Do this: Everything from the line containing "At what distance from the photographer" to the last line of the records must be returned verbatim; nothing else belongs in the output.

▽

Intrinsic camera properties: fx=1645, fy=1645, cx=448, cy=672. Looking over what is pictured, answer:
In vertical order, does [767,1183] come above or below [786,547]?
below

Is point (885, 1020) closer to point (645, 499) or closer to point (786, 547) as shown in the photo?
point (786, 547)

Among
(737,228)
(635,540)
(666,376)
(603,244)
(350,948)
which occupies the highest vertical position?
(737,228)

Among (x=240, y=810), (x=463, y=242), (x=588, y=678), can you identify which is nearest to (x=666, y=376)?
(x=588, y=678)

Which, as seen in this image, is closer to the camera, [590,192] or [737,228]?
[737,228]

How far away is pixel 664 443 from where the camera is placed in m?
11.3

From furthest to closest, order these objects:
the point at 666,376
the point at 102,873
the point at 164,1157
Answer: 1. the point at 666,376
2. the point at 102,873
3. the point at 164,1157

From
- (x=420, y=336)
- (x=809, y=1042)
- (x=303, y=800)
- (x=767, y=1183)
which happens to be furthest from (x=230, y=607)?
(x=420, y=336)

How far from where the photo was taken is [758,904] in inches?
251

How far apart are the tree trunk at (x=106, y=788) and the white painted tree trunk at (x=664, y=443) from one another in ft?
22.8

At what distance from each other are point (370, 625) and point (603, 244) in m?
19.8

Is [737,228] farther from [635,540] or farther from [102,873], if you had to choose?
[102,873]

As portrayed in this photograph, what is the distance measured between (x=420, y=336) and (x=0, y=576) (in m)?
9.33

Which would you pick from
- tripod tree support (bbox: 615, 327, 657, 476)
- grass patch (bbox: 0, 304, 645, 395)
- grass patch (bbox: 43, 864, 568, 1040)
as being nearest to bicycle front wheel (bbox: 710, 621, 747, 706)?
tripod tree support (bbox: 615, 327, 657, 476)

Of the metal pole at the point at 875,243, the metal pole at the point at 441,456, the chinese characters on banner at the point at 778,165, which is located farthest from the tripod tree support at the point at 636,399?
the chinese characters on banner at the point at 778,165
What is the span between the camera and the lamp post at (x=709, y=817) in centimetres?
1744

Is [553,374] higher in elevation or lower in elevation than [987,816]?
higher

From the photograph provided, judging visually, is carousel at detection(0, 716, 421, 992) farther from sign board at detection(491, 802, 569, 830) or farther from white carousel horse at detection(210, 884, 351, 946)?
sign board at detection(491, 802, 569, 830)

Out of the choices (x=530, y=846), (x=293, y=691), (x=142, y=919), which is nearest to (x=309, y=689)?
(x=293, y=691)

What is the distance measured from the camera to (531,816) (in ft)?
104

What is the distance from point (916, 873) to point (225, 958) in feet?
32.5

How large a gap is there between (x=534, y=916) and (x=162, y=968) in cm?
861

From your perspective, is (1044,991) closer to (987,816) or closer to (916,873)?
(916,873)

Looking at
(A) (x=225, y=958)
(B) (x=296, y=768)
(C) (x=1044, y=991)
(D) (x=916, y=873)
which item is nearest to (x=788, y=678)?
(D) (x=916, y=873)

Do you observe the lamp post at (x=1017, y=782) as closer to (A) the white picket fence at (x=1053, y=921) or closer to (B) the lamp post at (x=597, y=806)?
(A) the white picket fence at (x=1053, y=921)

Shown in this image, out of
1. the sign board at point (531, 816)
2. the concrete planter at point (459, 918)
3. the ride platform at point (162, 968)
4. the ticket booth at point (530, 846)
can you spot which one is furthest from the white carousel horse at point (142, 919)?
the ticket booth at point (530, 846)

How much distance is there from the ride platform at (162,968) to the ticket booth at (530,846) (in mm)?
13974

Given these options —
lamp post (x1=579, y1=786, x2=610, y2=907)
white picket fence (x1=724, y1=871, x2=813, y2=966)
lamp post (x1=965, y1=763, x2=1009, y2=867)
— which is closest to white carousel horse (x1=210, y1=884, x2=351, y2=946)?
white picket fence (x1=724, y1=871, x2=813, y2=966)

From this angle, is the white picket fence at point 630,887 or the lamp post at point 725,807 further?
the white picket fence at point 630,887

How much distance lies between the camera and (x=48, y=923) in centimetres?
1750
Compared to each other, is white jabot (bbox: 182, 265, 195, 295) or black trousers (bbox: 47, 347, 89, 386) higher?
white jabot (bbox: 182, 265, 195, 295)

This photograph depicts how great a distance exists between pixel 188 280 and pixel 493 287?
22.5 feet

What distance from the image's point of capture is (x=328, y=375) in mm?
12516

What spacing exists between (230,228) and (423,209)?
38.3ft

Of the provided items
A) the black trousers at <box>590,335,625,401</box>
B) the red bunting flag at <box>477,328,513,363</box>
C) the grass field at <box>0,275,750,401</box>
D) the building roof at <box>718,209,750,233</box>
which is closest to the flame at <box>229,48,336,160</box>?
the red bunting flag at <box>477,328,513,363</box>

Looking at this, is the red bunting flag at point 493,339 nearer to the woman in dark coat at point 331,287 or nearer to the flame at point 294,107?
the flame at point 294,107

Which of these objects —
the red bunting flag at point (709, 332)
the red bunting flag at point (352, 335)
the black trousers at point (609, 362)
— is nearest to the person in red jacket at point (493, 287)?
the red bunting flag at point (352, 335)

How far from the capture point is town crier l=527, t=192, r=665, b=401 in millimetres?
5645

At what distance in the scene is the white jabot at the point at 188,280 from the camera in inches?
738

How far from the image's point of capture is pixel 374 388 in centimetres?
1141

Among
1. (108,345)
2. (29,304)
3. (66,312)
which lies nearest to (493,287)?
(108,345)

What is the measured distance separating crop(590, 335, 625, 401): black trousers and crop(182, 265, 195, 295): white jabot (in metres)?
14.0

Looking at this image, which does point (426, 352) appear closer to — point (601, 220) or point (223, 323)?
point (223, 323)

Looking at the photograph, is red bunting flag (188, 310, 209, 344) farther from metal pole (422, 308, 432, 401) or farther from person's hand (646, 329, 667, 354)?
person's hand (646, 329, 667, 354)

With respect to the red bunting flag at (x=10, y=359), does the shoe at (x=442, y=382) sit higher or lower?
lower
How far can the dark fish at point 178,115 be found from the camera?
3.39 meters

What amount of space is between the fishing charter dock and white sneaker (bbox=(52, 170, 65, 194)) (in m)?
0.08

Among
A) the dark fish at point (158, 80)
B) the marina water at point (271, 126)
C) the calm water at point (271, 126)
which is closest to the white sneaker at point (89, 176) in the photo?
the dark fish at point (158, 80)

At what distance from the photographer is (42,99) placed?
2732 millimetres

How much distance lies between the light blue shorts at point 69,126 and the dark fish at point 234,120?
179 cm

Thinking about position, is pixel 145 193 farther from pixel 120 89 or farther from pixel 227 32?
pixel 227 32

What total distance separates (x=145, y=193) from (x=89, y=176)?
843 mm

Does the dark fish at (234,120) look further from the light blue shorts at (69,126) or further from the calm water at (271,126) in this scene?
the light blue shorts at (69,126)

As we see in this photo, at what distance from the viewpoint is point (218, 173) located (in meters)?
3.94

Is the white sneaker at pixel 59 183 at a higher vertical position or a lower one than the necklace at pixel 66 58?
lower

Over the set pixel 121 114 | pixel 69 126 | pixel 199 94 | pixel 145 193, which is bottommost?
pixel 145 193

△

Output:
At what distance from the photographer is (42,99) placed?
2732 millimetres

How much distance lies between the light blue shorts at point 69,126 and the dark fish at point 234,120?
179 cm

Thinking about position, is pixel 145 193 farther from pixel 120 89 or farther from pixel 227 32?
pixel 227 32

What total distance separates (x=145, y=193) from (x=89, y=176)?
843 mm

Does the dark fish at (234,120) look further from the light blue shorts at (69,126) or further from the calm water at (271,126) in this scene?
the light blue shorts at (69,126)

As we see in this photo, at what distance from the viewpoint is point (218, 173) located (in meters)?
3.94

Is the white sneaker at pixel 59 183 at a higher vertical position or a lower one than the necklace at pixel 66 58?
lower

Over the set pixel 121 114 | pixel 69 126 | pixel 199 94 | pixel 145 193, which is bottommost?
pixel 145 193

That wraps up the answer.